Kurtis Richard est détenu depuis juin 2013 à Londres.

Soupçonné par les autorités françaises d’avoir participé à un important trafic de cocaïne en Guadeloupe, l’homme, un Dominicais de 54 ans, est arrêté à Londres. La France demande alors son extradition dans le but de le juger là où se sont déroulés les faits. Cette procédure est, en théorie, quasi automatique, du fait du mandat d’arrêt européen. Mais cette demande d’extradition est pourtant refusée par la justice britannique, avançant un motif d’insalubrité quant aux prisons des Antilles.

« Les prisons des départements d’Outre-mer ne respectent pas les droits de l’Homme ».

Ben Cooper, l’avocat du trafiquant, va convaincre la justice britannique de ne pas extrader ce dernier, s’appuyant sur un rapport remis en juin 2013 à Christiane Taubira, Garde des sceaux. Il y était fait état de la surpopulation chronique de la prison de Ducos, en Martinique. Un autre document, de l’Observatoire International des Prisons, dénonce, lui, les mauvaises conditions de détention de cette prison. Selon son rapport, il y aurait 4 détenus dans une surface de 9 m² et 130 matelas environ seraient posés à même le sol. Le même constat est fait par le Contrôleur général des prisons.

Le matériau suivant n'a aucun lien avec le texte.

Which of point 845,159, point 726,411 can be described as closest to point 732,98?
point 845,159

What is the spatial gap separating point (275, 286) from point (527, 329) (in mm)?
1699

L’avocat met également en évidence des compensations financières obtenues par certains détenus de Guadeloupe et de Martinique; des indemnités leur ayant été accordées par le tribunal administratif au vu des « conditions de détention inhumaines  et dégradantes ».

Un groupe de travail était installé par la Garde des Sceaux, en septembre 2013, sur les prisons d’Outre-mer. Ses conclusions doivent être rendues le 30 mai 2014, d’après un communiqué du ministère de la justice à l’époque.